В этом же направлении действует и один из законов эволюции, состоящий в том, что самые новые достижения эволюции распределяются по социуму наиболее неравномерно. У разумного существа разум как раз оказывается последним эволюционным достижением, и природа очень неравномерно распределяет разум по существам.

Кризис вызывается тем, что достижения гениев неизбежно оказываются также и в руках идиотов и моральных уродов, и по законам естественной эволюции это неизбежно. Лишь когда наука обращает свои достижения на ликвидацию этой диспропорции, и общество осознаёт необходимость и устанавливает дополнительную связь между возможностями, предоставляемыми индивидууму, и уровнем его личного развития, тогда цивилизация не падает в дикость, а развивается и совершает рывок в межзвёздное пространство, в галактический космос. Для землян особенно важно обеспечить предельную этичность этой дополнительной связи, потому что приматы — стайные животные, и у вас есть природные инстинкты, обеспечивающие подчинение не самому разумному, а самому звериному.
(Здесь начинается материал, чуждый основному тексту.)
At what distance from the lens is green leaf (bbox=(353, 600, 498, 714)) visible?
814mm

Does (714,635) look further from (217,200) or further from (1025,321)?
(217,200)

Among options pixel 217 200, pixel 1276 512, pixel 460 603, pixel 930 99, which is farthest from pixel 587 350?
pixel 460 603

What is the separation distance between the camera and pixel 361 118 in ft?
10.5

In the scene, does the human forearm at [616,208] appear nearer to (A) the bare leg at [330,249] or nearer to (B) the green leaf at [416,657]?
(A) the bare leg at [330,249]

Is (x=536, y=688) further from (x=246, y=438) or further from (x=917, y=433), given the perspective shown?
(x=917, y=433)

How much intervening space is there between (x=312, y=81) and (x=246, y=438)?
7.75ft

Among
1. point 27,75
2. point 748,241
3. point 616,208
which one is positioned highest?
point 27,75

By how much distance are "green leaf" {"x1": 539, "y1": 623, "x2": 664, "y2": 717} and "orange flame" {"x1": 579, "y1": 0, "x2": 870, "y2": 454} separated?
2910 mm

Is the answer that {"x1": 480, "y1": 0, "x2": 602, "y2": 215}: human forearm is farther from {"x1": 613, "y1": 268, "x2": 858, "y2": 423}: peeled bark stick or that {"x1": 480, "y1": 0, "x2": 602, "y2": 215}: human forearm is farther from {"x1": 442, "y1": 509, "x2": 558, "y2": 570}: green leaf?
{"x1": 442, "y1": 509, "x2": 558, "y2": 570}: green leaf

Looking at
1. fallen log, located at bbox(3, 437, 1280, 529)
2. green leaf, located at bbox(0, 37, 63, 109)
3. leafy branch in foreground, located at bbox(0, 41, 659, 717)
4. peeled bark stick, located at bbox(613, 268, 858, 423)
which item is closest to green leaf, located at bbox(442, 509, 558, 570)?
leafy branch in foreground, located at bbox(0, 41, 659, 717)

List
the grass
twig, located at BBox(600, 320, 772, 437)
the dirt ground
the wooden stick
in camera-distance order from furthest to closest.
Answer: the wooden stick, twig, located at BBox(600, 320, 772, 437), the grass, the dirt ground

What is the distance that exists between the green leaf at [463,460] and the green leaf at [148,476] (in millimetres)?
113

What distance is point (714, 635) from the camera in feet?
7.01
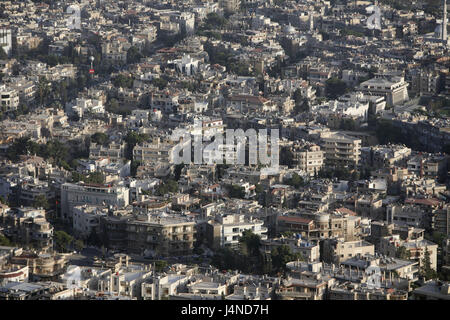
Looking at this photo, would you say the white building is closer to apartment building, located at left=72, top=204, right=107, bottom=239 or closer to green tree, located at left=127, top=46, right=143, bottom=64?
green tree, located at left=127, top=46, right=143, bottom=64

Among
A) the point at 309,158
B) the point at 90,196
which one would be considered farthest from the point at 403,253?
the point at 309,158

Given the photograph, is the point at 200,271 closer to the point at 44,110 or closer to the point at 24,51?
the point at 44,110

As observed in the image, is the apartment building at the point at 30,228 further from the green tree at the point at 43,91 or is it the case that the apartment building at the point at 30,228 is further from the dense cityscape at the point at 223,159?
the green tree at the point at 43,91

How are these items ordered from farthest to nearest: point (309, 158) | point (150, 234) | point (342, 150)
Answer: point (342, 150) → point (309, 158) → point (150, 234)

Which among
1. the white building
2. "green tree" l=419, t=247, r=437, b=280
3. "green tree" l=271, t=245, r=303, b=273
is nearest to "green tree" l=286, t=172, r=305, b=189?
"green tree" l=419, t=247, r=437, b=280

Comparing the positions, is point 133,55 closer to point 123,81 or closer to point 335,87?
point 123,81

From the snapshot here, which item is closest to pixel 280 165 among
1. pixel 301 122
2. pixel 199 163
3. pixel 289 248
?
pixel 199 163
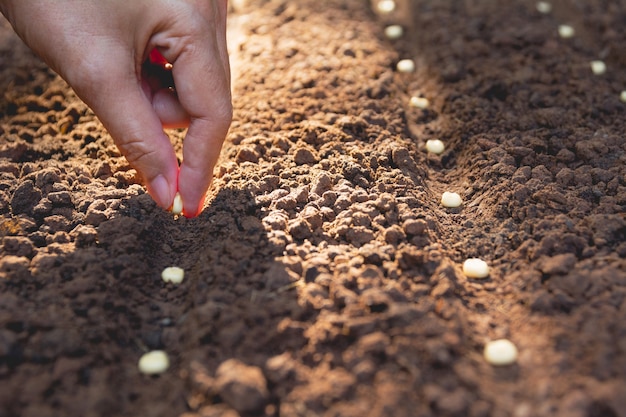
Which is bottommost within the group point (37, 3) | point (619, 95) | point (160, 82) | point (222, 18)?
point (619, 95)

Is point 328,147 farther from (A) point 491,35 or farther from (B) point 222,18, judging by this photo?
(A) point 491,35

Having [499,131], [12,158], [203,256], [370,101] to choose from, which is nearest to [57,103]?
[12,158]

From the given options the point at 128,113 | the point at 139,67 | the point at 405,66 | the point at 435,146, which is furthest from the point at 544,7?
the point at 128,113

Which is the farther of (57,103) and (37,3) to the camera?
(57,103)

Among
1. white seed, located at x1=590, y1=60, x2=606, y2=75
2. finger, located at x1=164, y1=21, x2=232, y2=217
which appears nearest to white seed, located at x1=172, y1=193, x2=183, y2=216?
finger, located at x1=164, y1=21, x2=232, y2=217

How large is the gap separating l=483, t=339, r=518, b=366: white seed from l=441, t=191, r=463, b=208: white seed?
2.17ft


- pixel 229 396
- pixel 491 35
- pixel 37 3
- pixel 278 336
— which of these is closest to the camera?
pixel 229 396

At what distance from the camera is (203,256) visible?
1.86 meters

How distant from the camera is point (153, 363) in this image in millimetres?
1583

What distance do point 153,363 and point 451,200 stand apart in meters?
1.14

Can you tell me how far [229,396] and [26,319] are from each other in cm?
61

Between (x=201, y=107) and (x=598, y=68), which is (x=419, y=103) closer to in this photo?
(x=598, y=68)

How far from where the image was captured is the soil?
58.4 inches

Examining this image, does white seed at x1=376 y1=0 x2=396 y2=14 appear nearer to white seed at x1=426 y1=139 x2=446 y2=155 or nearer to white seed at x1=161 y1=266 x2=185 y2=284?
white seed at x1=426 y1=139 x2=446 y2=155
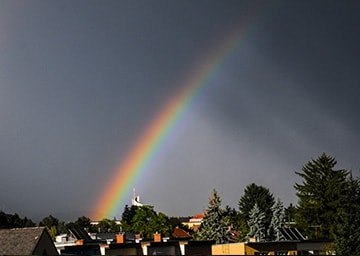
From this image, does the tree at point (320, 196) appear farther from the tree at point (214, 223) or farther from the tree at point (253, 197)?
the tree at point (253, 197)

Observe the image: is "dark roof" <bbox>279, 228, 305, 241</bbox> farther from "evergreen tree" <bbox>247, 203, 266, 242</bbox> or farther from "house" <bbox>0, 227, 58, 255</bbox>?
"house" <bbox>0, 227, 58, 255</bbox>

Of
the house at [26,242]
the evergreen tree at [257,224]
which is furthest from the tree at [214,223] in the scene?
the house at [26,242]

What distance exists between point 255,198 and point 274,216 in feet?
131

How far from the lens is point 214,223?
104375mm

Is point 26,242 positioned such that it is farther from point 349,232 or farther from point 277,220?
point 277,220

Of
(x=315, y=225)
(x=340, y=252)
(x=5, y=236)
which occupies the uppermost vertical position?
(x=315, y=225)

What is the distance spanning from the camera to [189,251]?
68.1 metres

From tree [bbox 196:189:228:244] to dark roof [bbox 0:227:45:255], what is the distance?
4825cm

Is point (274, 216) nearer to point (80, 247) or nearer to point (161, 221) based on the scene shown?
point (161, 221)

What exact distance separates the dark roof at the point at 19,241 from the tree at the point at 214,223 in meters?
48.2

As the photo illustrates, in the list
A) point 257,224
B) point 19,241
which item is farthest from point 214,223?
point 19,241

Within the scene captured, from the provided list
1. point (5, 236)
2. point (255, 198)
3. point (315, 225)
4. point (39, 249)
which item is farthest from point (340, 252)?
point (255, 198)

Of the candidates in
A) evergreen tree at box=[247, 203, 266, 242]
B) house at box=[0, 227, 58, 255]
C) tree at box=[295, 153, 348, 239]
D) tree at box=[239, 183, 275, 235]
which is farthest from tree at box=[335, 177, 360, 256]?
tree at box=[239, 183, 275, 235]

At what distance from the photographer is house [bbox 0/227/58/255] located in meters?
57.3
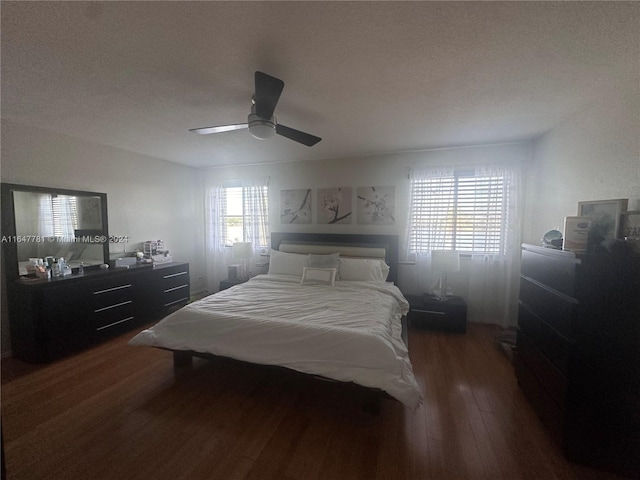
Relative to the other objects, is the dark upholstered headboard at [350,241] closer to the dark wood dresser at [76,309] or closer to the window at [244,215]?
the window at [244,215]

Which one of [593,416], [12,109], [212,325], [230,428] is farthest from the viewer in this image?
[12,109]

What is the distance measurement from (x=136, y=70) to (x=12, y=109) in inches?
62.2

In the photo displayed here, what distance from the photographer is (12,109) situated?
2172 mm

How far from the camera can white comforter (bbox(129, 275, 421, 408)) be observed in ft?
5.36

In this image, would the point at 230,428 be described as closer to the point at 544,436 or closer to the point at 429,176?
the point at 544,436

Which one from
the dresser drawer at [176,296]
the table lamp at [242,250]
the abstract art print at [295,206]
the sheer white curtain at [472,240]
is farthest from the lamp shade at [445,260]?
the dresser drawer at [176,296]

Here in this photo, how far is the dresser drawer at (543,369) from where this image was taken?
56.6 inches

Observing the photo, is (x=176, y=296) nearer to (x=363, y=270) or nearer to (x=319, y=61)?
(x=363, y=270)

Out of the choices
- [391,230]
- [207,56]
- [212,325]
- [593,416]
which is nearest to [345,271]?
[391,230]

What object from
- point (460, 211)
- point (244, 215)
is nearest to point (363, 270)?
point (460, 211)

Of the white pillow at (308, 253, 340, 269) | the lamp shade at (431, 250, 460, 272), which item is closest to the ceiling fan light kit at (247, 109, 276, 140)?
the white pillow at (308, 253, 340, 269)

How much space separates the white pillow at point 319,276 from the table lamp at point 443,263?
4.33 feet

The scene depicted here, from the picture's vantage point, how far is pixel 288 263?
347 centimetres

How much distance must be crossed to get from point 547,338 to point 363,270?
183 cm
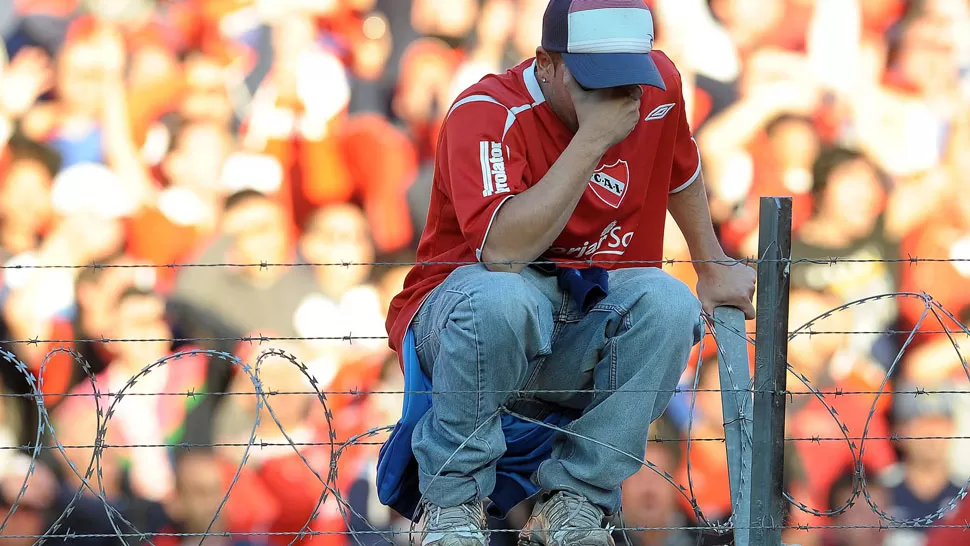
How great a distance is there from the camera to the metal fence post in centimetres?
230

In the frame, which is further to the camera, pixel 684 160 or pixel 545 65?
pixel 684 160

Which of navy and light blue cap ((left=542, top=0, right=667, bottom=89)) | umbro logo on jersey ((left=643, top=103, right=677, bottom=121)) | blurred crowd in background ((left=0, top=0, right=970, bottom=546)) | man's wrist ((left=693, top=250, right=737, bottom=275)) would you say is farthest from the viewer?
blurred crowd in background ((left=0, top=0, right=970, bottom=546))

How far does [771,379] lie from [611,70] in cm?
68

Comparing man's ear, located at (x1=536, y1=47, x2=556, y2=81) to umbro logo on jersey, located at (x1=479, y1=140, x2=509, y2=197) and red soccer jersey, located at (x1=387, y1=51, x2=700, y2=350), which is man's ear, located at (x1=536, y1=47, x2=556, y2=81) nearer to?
red soccer jersey, located at (x1=387, y1=51, x2=700, y2=350)

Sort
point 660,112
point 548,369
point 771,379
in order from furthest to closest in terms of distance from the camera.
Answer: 1. point 660,112
2. point 548,369
3. point 771,379

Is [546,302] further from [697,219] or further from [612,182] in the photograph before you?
[697,219]

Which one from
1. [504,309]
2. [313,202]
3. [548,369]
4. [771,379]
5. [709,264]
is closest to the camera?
[504,309]

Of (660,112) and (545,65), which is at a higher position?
(545,65)

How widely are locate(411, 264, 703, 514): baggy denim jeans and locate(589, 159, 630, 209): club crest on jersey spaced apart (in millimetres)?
169

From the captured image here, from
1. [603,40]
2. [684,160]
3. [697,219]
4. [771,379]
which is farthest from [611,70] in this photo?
[771,379]

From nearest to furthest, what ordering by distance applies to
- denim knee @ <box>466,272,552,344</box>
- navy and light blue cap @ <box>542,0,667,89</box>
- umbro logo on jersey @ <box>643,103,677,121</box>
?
denim knee @ <box>466,272,552,344</box>
navy and light blue cap @ <box>542,0,667,89</box>
umbro logo on jersey @ <box>643,103,677,121</box>

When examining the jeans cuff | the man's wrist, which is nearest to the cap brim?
the man's wrist

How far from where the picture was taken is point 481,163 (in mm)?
2344

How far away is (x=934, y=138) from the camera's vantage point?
12.1 feet
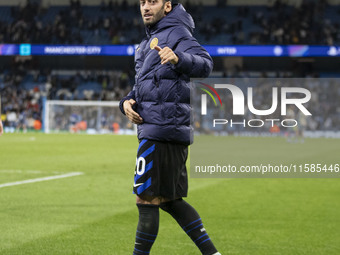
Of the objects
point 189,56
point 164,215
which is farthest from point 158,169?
point 164,215

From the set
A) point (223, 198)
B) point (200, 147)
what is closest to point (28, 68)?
→ point (200, 147)

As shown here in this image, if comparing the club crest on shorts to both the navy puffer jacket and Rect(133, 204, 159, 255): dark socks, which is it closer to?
the navy puffer jacket

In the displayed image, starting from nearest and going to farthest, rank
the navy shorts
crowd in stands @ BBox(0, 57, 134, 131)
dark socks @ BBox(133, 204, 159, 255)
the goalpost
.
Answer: the navy shorts
dark socks @ BBox(133, 204, 159, 255)
the goalpost
crowd in stands @ BBox(0, 57, 134, 131)

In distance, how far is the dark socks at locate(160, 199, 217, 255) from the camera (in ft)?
14.5

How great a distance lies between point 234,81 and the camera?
40.6m

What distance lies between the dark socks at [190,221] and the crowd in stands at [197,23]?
35129 millimetres

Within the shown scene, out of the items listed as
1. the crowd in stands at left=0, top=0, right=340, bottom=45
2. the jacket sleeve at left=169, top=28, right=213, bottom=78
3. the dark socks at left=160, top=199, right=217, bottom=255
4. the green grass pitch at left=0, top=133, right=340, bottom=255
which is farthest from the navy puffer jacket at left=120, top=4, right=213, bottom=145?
the crowd in stands at left=0, top=0, right=340, bottom=45

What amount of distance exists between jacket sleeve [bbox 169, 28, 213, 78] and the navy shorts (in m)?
0.52

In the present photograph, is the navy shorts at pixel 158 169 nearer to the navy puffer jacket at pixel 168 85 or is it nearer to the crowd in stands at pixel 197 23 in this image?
the navy puffer jacket at pixel 168 85

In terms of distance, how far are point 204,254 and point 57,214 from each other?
3.60 m

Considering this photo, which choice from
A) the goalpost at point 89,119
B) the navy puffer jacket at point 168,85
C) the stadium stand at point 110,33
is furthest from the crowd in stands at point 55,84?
the navy puffer jacket at point 168,85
Если все пойдет естественным путем, как было у нас на Альтаире, когда вы, на данном витке, созреете до понимания, не останется времени даже для того, чтобы придумать, что делать. Хотя и сейчас отдельные ваши умы высказывают верные идеи, объединив которые, можно было бы очень быстро прийти к правильным выводам, но их голоса буквально тонут в море заблуждений. На последующих витках вы успеете придумать, но не успеете воплотить. И так далее, вплоть до обретения очень высокого уровня разума, но на планете, почти лишенной самых необходимых ресурсов. Сейчас у Вас ведь далеко не все даже видят приближающийся кризис?

Кнышев:

— Я только чувствую, да и другие в массе своей не видят ничего конкретного. Пытаемся под свои интуитивные ощущения подвести хоть какое-то основание — фильмы— катастрофы, мрачные пророчества— но это, как мне кажется, лишь подчёркивает нашу беспомощность что-либо понять. Судя по тому, что времени до кризиса мало, а понимание зреет очень медленно, мы на одном из ранних витков?

— Вы очень точны, наши оценки в общем такие же. И артефактов старых у вас еще почти нет, вы даже склонны приписать эти немногие остатки скорее пришельцам, чем самим себе на предыдущих витках, коих было до сих пор всего несколько, может, даже только один.

Кнышев немного удивился: — Но я так понимаю, что чем больше предыдущих витков, тем проще ваша задача. Зачем же вы сами себе усложняете работу?

— Целый ряд причин. Главная — что у вас сейчас планета, богатая многими необходимыми для вас ресурсами, и, в результате завершения варварства и выхода из циклов дикости, вы будете быстро развиваться и стремительно осваивать космос, привнося уникальный разум своей расы, управляемость и устойчивость в наш общий Галактический дом. Во-вторых, на порядки снижается вероятность вашей случайной гибели от какого-нибудь подлого сюрприза природы, типа камешка из космоса, ведь развитая цивилизация куда более способна вовремя выявить и предотвратить любую из подобных угроз. И в третьих, сложная работа предпочтительнее нам самим, это стимулирует развитие нашего собственного разума.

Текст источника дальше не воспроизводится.